頂上に着きました。先生がお湯を沸かして美味しいコーヒーを作ってくださいました。菅平のときもそうでしたが、絶景を見ながらコーヒーを飲むなんて最高ですね。2頭のキアゲハが飛んでいました。ガスが晴れたときに、目の前には湯ノ丸山が見えました。普段高山蝶の保護活動のときに見ている山を裏側から見ている形です。反対側では上田方面の街並みが見えました。そんなお天気の中、先生が「ブロッケン現象」の話をしてくださいました。山のお話はとても興味深いです。想像するのが難しかったのですが、今思えば、私は飛行機で見たことがありました(楽してすみません)!

標高2066m

頂上から少し下がったところから。
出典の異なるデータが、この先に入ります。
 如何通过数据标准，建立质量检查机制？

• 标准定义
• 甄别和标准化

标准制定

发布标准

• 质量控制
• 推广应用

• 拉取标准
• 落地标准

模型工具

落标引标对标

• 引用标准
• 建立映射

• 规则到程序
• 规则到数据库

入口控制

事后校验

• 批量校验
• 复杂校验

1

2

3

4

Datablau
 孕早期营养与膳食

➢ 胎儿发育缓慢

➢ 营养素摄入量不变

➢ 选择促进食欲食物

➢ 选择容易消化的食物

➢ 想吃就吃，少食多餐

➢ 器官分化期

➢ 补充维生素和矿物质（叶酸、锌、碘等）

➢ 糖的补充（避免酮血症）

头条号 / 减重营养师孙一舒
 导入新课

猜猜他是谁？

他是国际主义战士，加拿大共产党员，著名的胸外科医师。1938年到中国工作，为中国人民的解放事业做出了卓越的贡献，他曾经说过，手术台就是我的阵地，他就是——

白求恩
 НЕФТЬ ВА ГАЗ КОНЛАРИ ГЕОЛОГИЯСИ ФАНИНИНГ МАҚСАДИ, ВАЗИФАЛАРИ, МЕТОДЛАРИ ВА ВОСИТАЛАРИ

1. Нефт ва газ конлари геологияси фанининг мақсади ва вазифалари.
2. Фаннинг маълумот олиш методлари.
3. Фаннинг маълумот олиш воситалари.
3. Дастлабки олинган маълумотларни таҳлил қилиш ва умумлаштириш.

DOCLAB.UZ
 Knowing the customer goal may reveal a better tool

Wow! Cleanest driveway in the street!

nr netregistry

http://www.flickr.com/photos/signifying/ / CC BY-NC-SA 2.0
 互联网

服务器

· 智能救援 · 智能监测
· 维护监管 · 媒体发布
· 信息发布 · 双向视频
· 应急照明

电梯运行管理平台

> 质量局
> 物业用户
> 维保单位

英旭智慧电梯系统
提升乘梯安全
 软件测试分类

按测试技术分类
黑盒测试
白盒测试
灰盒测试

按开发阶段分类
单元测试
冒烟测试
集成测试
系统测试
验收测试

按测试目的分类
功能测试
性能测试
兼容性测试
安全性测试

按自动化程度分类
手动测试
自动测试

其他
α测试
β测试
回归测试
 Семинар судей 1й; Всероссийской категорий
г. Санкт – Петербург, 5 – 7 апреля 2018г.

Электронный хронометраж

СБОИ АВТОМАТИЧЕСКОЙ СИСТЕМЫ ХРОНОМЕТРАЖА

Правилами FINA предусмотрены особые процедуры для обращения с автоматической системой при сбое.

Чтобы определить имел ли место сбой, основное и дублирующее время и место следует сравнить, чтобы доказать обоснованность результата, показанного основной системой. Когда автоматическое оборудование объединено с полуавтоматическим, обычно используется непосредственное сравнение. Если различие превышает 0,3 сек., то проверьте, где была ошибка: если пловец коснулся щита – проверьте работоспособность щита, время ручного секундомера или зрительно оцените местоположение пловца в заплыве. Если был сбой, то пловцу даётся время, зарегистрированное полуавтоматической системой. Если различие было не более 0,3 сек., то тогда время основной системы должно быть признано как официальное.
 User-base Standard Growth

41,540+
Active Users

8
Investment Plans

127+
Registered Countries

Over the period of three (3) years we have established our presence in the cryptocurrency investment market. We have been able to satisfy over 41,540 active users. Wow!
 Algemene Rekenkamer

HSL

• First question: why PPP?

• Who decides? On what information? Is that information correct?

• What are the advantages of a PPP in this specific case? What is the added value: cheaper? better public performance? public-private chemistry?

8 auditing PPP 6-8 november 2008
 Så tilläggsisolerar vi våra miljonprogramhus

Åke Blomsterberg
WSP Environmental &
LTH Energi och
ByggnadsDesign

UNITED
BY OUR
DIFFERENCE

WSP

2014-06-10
長野原の山々(浅間隠山など)が見えます。残念ながら富士山は見えませんでしたが、雲の合間からでも十分に景色を楽しむことができました。

長野原方面

烏帽子岳は古い山なので、木の種類も豊富です。途中で、蝶が飛んできて、先生がヤマキマダラヒカゲだとおっしゃいました。あまりにも飛ぶのが速いので写真も撮れなかったのですが、先生のザックに降りてきて長い間とまってくれたので、模様がよく確認できました。


気になる木(要確認)
ヤマキマダラヒカゲ(似たものにサトキマダラヒカゲがある。)

最後に、いつもの、おっと思わせる植物シリーズです。

ハクサンチドリ(ノビネチドリ、テガタチドリと合わせて3兄弟)
ミヤマハンショウヅル(上品な色合いです。)


先生には年季の入ったストックを貸していただきました。富士山や槍ヶ岳に登られたときにも使われたそうです。とても助かりました!来年はスミレがたくさん咲いているときにもう一度烏帽子に行ってみたいです。